WannabeNewton said:
Exercise 5.3.1 at the bottom of the second image where it says to generalize the situation to the case wherein the congruence is synchronizable but not proper time synchronizable.
Ok, I'm getting a bit confused trying to keep all their definitions straight, particularly which are special cases of which, and that may be what's causing me problems. Let me try to enumerate the conditions:
Locally proper time synchronizable: In one place it says this is equivalent to the congruence being geodesic and irrotational; in another place it says this is equivalent to ##d \omega = 0##. I think I sort of see how these conditions are equivalent; assuming they are, then this condition can't apply to the ZAMO congruence because the latter is non-geodesic.
Proper time synchronizable: This is equivalent to there being a scalar function ##t## such that ##\omega = - dt## (stated in two places in slightly different notation). I agree after re-reading that there doesn't seem to be a geodesic requirement here, but the ZAMO congruence still doesn't meet this requirement because of the radial dependence; see below. (As the text notes, ##\omega = - dt## ensures that ##d \omega = 0##, so proper time synchronizable implies locally proper time synchronizable: but the converse is *not* true. So this is a more restrictive condition than the first.)
Locally synchronizable: This is equivalent to ##\omega \wedge d \omega = 0##. See below for discussion of whether the ZAMO congruence meets this condition.

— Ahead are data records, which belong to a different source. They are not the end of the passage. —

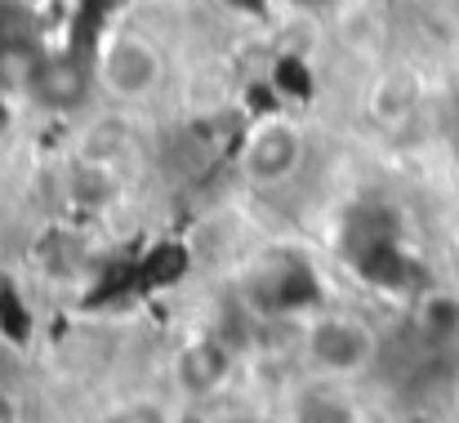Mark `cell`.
<instances>
[{
  "label": "cell",
  "mask_w": 459,
  "mask_h": 423,
  "mask_svg": "<svg viewBox=\"0 0 459 423\" xmlns=\"http://www.w3.org/2000/svg\"><path fill=\"white\" fill-rule=\"evenodd\" d=\"M165 72H169L165 49L148 31H134V27L112 31L94 54V81L121 108H139V103L156 99L165 85Z\"/></svg>",
  "instance_id": "6da1fadb"
},
{
  "label": "cell",
  "mask_w": 459,
  "mask_h": 423,
  "mask_svg": "<svg viewBox=\"0 0 459 423\" xmlns=\"http://www.w3.org/2000/svg\"><path fill=\"white\" fill-rule=\"evenodd\" d=\"M307 160V134L299 121L290 117H264L259 125H250V134L241 139L237 151V169L250 187L273 192L286 187Z\"/></svg>",
  "instance_id": "7a4b0ae2"
},
{
  "label": "cell",
  "mask_w": 459,
  "mask_h": 423,
  "mask_svg": "<svg viewBox=\"0 0 459 423\" xmlns=\"http://www.w3.org/2000/svg\"><path fill=\"white\" fill-rule=\"evenodd\" d=\"M379 339L366 321L348 316V312H325L307 325L304 334V357L312 370H321L325 379H357L375 366Z\"/></svg>",
  "instance_id": "3957f363"
},
{
  "label": "cell",
  "mask_w": 459,
  "mask_h": 423,
  "mask_svg": "<svg viewBox=\"0 0 459 423\" xmlns=\"http://www.w3.org/2000/svg\"><path fill=\"white\" fill-rule=\"evenodd\" d=\"M99 423H174V415H169L160 401L139 397V401H121V406H112Z\"/></svg>",
  "instance_id": "277c9868"
}]
</instances>
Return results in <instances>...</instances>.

Synchronizable: This is equivalent to there being scalar functions ##h## and ##t## such that ##\omega = - h dt##. The text says that this ensures that ##\omega \wedge d\omega = 0##, meaning that synchronizable implies locally synchronizable (but the converse is not true); I think I see how this works although I probably need to brush up on wedge products to fully check it for myself

. The ZAMO congruence meets this condition, with ##h## being a function of ##r## and ##\theta## (which is why we can't just rescale the time coordinate to make ##\omega = - dt##, so the congruence is *not* proper time synchronizable) that I won't write down here; which means it also meets the above condition assuming that the implication just noted holds.
So to briefly recap, the chain of implications runs like this:
proper time synchronizable -> locally proper time synchronizable
proper time synchronizable -> synchronizable
locally proper time synchronizable -> locally synchronizable
synchronizable -> locally synchronizable
(If we drew this out as a diagram, it would form a diamond-shaped pattern.)
Now, looking at the exercise you mention, I see an important comment in it (bolded in the quote below):
Generalize the above discussion to the case that ##Z## is synchronizable but not proper time synchronizable by assuming one autocrat ##\gamma## and other observers who regard the consistency condition...as more important than insisting on their own proper time.
In other words, the "synchronized" clocks for all of the "other observers" will *not* run at the same rate as their proper time clocks do. That is what was bothering me about using the term "Einstein clock synchronization" with observers in relative motion: I've always understood Einstein clock synchronization to be a way of matching up spatially separated clocks whose proper time "runs at the same rate", which is of course a very restrictive condition (it basically means proper time synchronizable). If that requirement is dropped, so all we need are "common surfaces of simultaneity" without requiring that every observer's proper time ticks off the same amount between two such surfaces, then I agree that a much wider range of congruences can meet that requirement. (For the ZAMO congruence, the "autocrat" would be an observer at infinity, whose proper time is the same as Boyer-Lindquist coordinate time, which would be the "synchronized" time for the entire congruence--but would not match the proper time of any members of the congruence not at infinity.)
And just to briefly review the other congruences I mentioned in a previous post:
* A congruence of inertial observers in Minkowski spacetime obviously meets all four conditions.
* The Rindler congruence is synchronizable but not proper time synchronizable (the scalar ##h## is a function of the Rindler spatial coordinate ##x##). Same for the congruence of static observers in Schwarzschild spacetime.
* The Bell congruence does not meet any of the four conditions, as far as I can tell.
* The Painleve congruence is the interesting one: by the definitions given, it is proper time synchronizable (with the scalar ##t## being Painleve coordinate time), which means it meets all four conditions. However, it has nonzero expansion, which violates my intuition that only a rigid congruence can be proper time synchronizable (to phrase it in the proper terminology given all of the above). I'll need to consider this one some more.